TO DO → Report each line of the records below that contains the word "separates", reproducing every such line in full.

THE INPUT →
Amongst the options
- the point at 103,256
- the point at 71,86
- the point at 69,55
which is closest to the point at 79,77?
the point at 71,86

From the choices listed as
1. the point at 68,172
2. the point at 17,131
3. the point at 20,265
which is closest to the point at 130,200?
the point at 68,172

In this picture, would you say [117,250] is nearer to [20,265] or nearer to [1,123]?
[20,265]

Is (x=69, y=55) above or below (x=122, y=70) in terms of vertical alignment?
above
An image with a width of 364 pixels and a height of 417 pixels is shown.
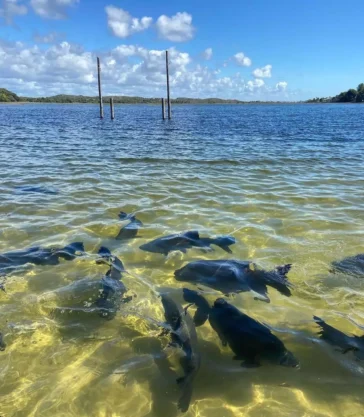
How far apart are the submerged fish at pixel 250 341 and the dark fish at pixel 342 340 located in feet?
2.09

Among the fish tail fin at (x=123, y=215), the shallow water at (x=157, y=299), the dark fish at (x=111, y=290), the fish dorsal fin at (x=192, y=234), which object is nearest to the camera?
the shallow water at (x=157, y=299)

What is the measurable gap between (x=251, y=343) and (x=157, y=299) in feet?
6.02

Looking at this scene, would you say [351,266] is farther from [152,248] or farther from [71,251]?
[71,251]

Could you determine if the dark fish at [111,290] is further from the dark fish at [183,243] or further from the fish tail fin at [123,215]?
the fish tail fin at [123,215]

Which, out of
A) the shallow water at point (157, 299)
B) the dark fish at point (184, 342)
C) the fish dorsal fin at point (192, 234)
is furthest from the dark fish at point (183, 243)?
the dark fish at point (184, 342)

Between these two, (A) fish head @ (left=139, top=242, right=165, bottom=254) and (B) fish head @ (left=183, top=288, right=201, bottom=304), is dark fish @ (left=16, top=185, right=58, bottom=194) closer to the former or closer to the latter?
(A) fish head @ (left=139, top=242, right=165, bottom=254)

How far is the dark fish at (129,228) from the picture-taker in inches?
316

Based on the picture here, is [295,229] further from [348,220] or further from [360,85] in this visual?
[360,85]

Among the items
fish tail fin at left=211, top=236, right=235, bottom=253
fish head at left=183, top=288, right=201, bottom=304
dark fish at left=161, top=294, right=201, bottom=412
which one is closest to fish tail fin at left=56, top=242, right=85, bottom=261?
dark fish at left=161, top=294, right=201, bottom=412

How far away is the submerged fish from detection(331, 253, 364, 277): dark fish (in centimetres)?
267

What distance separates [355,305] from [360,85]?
218962 millimetres

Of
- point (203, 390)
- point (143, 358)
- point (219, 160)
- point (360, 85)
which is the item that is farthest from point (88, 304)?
point (360, 85)

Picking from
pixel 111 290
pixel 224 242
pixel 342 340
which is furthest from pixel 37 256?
pixel 342 340

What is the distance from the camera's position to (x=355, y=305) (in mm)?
5344
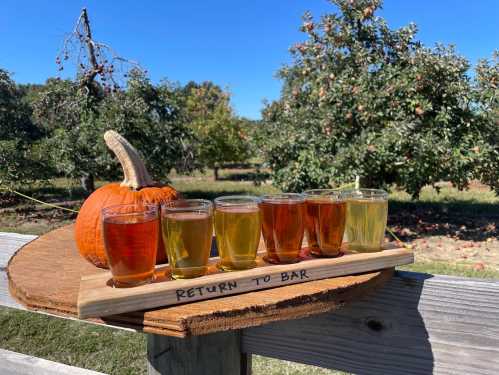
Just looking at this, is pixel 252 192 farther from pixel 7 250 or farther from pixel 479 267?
pixel 7 250

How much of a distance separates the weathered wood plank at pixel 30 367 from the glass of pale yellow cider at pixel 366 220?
40.2 inches

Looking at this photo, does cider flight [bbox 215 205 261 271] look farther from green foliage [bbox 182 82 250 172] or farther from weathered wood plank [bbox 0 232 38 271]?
green foliage [bbox 182 82 250 172]

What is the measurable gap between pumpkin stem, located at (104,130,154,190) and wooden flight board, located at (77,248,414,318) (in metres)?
0.43

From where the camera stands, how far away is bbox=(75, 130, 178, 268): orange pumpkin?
4.43 ft

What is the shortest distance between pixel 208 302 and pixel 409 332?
60cm

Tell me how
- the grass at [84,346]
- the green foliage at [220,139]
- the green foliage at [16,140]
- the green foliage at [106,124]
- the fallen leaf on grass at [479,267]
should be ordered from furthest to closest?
the green foliage at [220,139] < the green foliage at [16,140] < the green foliage at [106,124] < the fallen leaf on grass at [479,267] < the grass at [84,346]

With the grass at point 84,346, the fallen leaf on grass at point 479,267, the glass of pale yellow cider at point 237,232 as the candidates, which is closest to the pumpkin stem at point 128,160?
the glass of pale yellow cider at point 237,232

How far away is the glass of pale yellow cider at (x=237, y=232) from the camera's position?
3.76ft

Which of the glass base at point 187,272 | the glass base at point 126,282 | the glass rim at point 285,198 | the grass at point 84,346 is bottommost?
the grass at point 84,346

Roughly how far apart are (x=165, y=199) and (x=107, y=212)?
0.37 meters

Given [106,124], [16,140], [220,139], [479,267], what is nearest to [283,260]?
[479,267]

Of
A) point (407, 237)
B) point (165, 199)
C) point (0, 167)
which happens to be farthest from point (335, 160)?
point (0, 167)

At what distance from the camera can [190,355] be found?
1.19m

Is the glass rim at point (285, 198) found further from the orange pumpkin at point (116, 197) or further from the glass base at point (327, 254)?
the orange pumpkin at point (116, 197)
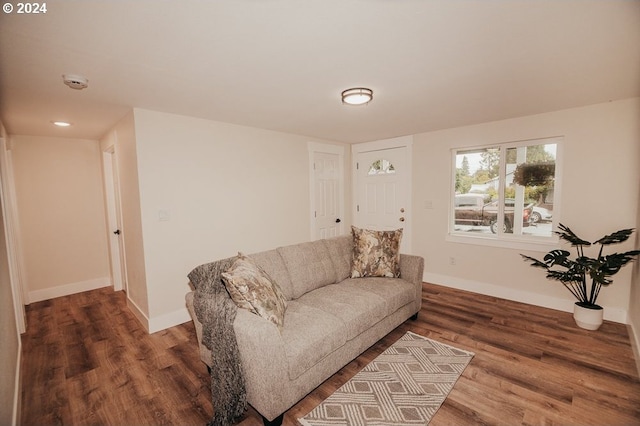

FINAL RESULT →
What distance separates [355,305] from [360,85]?
How much of a distance separates the weathered wood plank at pixel 30 367 from the glass of pale yellow cider at pixel 366 220?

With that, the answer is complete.